Termination w.r.t. Q of the following Term Rewriting System could be proven:
Q restricted rewrite system:
The TRS R consists of the following rules:
f1(f1(x)) -> g1(f1(x))
g1(g1(x)) -> f1(x)
Q is empty.
↳ QTRS
↳ DependencyPairsProof
Q restricted rewrite system:
The TRS R consists of the following rules:
f1(f1(x)) -> g1(f1(x))
g1(g1(x)) -> f1(x)
Q is empty.
Using Dependency Pairs [1,13] we result in the following initial DP problem:
Q DP problem:
The TRS P consists of the following rules:
F1(f1(x)) -> G1(f1(x))
G1(g1(x)) -> F1(x)
The TRS R consists of the following rules:
f1(f1(x)) -> g1(f1(x))
g1(g1(x)) -> f1(x)
Q is empty.
We have to consider all minimal (P,Q,R)-chains.
↳ QTRS
↳ DependencyPairsProof
↳ QDP
↳ QDPOrderProof
Q DP problem:
The TRS P consists of the following rules:
F1(f1(x)) -> G1(f1(x))
G1(g1(x)) -> F1(x)
The TRS R consists of the following rules:
f1(f1(x)) -> g1(f1(x))
g1(g1(x)) -> f1(x)
Q is empty.
We have to consider all minimal (P,Q,R)-chains.

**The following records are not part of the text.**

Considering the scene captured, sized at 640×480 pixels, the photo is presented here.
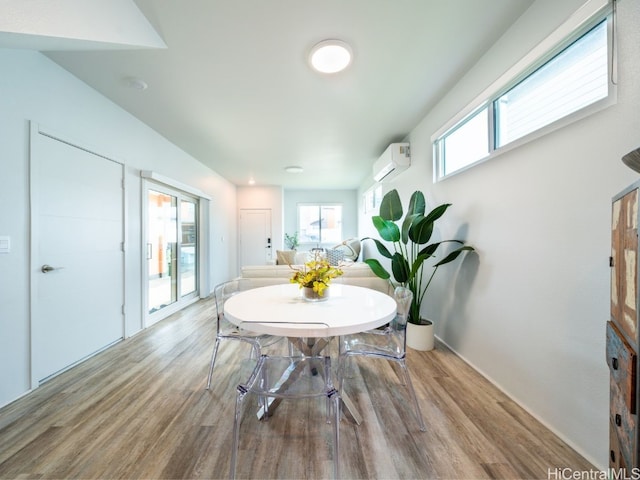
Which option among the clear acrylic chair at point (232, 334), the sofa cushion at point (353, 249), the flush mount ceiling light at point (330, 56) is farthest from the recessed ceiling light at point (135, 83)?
the sofa cushion at point (353, 249)

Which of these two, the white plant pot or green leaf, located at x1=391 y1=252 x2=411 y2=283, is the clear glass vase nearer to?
green leaf, located at x1=391 y1=252 x2=411 y2=283

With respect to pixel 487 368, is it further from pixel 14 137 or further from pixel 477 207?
pixel 14 137

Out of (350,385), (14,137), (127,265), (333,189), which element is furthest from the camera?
(333,189)

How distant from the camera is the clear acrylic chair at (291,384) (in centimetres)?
112

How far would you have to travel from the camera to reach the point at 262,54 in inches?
74.4

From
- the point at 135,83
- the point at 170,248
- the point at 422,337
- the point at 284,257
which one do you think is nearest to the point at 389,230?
the point at 422,337

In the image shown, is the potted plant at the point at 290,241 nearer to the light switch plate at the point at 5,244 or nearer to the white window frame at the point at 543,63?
the white window frame at the point at 543,63

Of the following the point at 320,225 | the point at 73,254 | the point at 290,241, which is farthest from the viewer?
the point at 320,225

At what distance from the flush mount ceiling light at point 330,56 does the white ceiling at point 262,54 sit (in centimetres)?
5

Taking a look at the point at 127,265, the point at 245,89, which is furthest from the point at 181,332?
the point at 245,89

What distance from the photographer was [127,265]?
2814 millimetres

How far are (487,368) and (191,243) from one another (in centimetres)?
474

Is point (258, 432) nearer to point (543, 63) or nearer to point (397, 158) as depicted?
point (543, 63)

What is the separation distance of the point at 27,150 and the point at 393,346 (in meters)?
3.07
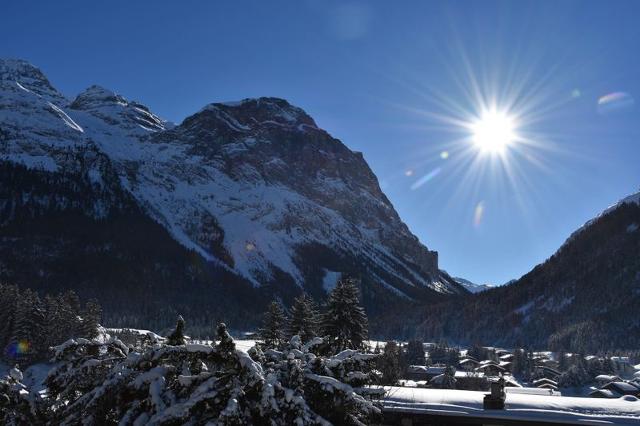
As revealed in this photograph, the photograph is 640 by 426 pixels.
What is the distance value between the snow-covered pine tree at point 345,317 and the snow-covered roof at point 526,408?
76.2 ft

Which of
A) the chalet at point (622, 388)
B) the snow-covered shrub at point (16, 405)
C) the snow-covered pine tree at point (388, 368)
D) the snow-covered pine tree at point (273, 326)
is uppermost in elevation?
the chalet at point (622, 388)

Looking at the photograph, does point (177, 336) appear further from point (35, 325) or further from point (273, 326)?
point (35, 325)

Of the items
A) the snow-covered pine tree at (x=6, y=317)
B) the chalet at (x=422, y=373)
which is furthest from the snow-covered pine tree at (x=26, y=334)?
the chalet at (x=422, y=373)

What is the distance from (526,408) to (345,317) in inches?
1016

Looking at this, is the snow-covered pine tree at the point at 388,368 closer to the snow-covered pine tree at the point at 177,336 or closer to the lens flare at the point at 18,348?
the snow-covered pine tree at the point at 177,336

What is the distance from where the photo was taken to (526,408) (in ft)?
67.6

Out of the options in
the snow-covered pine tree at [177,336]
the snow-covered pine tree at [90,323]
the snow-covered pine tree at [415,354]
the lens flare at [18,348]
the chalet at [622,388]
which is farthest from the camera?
the snow-covered pine tree at [415,354]

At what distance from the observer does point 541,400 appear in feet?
72.3

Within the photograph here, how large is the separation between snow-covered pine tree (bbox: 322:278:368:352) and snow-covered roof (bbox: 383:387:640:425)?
23214 millimetres

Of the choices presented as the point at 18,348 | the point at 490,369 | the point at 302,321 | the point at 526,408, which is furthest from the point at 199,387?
the point at 490,369

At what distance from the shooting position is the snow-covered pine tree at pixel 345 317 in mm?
45375

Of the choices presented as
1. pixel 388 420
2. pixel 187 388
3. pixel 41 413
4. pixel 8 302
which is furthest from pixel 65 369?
pixel 8 302

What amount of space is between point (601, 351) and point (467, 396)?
157551 mm

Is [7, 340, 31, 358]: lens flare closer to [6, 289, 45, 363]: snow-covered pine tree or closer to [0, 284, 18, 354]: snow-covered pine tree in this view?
[6, 289, 45, 363]: snow-covered pine tree
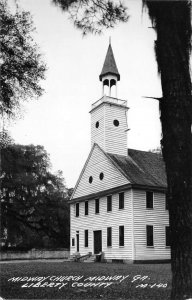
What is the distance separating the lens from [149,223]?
29766mm

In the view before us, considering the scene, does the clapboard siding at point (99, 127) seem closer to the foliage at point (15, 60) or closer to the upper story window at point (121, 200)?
the upper story window at point (121, 200)

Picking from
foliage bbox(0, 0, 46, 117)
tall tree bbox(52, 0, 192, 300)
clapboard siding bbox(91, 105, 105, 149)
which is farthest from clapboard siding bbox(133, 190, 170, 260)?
tall tree bbox(52, 0, 192, 300)

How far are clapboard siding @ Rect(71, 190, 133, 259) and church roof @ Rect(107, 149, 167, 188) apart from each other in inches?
57.4

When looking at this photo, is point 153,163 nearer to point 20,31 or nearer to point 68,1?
point 20,31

We use the reduction pair processor [13].
The following pairs can be strictly oriented and are deleted.
G1(g1(x)) -> F1(x)
The remaining pairs can at least by weakly be oriented.
F1(f1(x)) -> G1(f1(x))
Used ordering: Combined order from the following AFS and order.
F1(x1) = F1(x1)
f1(x1) = f1(x1)
G1(x1) = G1(x1)
g1(x1) = g1(x1)
Lexicographic Path Order [19].
Precedence:
[F1, G1] > [f1, g1]
The following usable rules [14] were oriented:
g1(g1(x)) -> f1(x)
f1(f1(x)) -> g1(f1(x))
↳ QTRS
↳ DependencyPairsProof
↳ QDP
↳ QDPOrderProof
↳ QDP
↳ DependencyGraphProof
Q DP problem:
The TRS P consists of the following rules:
F1(f1(x)) -> G1(f1(x))
The TRS R consists of the following rules:
f1(f1(x)) -> g1(f1(x))
g1(g1(x)) -> f1(x)
Q is empty.
We have to consider all minimal (P,Q,R)-chains.
The approximation of the Dependency Graph [13,14,18] contains 0 SCCs with 1 less node.